Prostate cancer is the second most common cause of cancer death in men, after lung cancer. Because of the aging population, its incidence is expected to approximately double by 2030. Though prostate cancer is one of the leading causes of cancer death in men, most men diagnosed with prostate cancer do not die from it. This disparity exists because smaller cancers are unlikely to progress far enough during the patients’ lifetimes to prove fatal. These cancers are considered clinically insignificant. However, clinically significant cancers are associated with a high probability of death within 10 years after diagnosis. Whether a cancer is considered clinically significant or insignificant is based on its Gleason score, the sum of a primary and a secondary grade assigned to the cancer by a pathologist.

Studies have shown men with clinically insignificant prostate cancers do not benefit from treatment. Still, many of these men end up receiving treatment as many clinicians, not wanting to miss any cancers, will err on the side of caution. This overtreatment has grown even more acute with increasing use of prostate-specific antigen (PSA) screening. Tests for the biomarker PSA are widely used for screening and diagnosis of prostate cancer, but there is still considerable debate about the extent to which these tests should inform decisions about performing biopsies in men with elevated levels of PSA, or even be used at all. As a result, more men undergo biopsy, leading to anxiety and possible detrimental effects of further interventions.

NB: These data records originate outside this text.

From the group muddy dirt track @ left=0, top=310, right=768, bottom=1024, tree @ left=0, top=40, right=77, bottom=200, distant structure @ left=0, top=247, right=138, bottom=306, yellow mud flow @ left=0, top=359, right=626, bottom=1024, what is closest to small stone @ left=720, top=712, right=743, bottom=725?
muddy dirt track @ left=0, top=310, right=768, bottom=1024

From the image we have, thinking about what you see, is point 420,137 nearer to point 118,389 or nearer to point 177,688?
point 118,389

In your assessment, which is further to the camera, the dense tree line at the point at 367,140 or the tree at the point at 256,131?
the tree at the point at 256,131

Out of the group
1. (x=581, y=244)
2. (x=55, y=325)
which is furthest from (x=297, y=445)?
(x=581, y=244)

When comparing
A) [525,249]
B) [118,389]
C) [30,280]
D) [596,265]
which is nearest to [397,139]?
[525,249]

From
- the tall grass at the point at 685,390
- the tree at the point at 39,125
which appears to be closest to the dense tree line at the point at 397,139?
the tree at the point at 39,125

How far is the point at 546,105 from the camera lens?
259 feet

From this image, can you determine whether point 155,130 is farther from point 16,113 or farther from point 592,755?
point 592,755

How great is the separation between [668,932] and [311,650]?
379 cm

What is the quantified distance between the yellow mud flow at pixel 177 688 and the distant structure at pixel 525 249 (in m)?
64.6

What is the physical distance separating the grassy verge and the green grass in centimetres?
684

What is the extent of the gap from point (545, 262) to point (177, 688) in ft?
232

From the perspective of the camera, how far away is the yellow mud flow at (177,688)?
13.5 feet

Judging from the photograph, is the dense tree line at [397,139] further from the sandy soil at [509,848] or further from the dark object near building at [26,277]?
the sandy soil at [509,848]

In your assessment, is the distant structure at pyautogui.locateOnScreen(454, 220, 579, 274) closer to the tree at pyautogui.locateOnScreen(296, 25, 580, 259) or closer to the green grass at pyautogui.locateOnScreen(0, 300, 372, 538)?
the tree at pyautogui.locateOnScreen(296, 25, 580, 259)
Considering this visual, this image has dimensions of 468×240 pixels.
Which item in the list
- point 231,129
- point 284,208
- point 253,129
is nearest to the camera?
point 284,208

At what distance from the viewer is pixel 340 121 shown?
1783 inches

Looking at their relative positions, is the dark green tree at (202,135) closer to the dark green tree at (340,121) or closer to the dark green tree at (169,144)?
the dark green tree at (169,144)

Other patients are placed in active surveillance programs after detection of clinically insignificant cancers with regular assessments over time, which involve risks for the patients and additional costs for the health care system. Clinicians now face the challenge of figuring out how to detach the likelihood of overtreatment from the higher rates of diagnosis that accompany PSA screening.

Now, a new study by researchers at Massachusetts General Hospital (Boston, MA, USA) has found that the addition of a computer-aided diagnostic (CAD) generated MRI series improves detection of clinically significant prostate cancer. In the study, nine radiologists retrospectively interpreted 150 prostate MRI examinations without and then with an additional random forest-based CAD model-generated MRI series. Characteristics of biopsy negative versus positive (Gleason ≥ 7 adenocarcinoma) groups were compared using the Wilcoxon test for continuous and Pearson's chi-squared test for categorical variables. The diagnostic performance of readers was compared without versus with CAD using MRMC methods to estimate the area under the receiver operator characteristic curve (AUC). Inter-reader agreement was assessed using weighted inter-rater agreement statistics. Analyses were repeated in peripheral and transition zone subgroups.

The study revealed that among 150 men with median age 67 ± 7.4 years, those with clinically significant prostate cancer were older (68 ± 7.6 years vs. 66 ± 7.0 years; p < .02), had smaller prostate volume (43.9 mL vs. 60.6 mL; p < .001), and no difference in prostate specific antigen (PSA) levels (7.8 ng/mL vs. 6.9 ng/mL; p = .08), but higher PSA density (0.17 ng/mL/cc vs. 0.10 ng/mL/cc; p < .001). Inter-rater agreement (IRA) for PI-RADS scores was moderate without CAD and significantly improved to substantial with CAD (IRA = 0.47 vs. 0.65; p < .001). CAD also significantly improved average reader AUC (AUC = 0.72, vs. AUC = 0.67; p = .02). Based on these findings, the researchers concluded that the addition of a random forest method-based, CAD-generated MRI image series improved inter-reader agreement and diagnostic performance for the detection of clinically significant prostate cancer, particularly in the transition zone.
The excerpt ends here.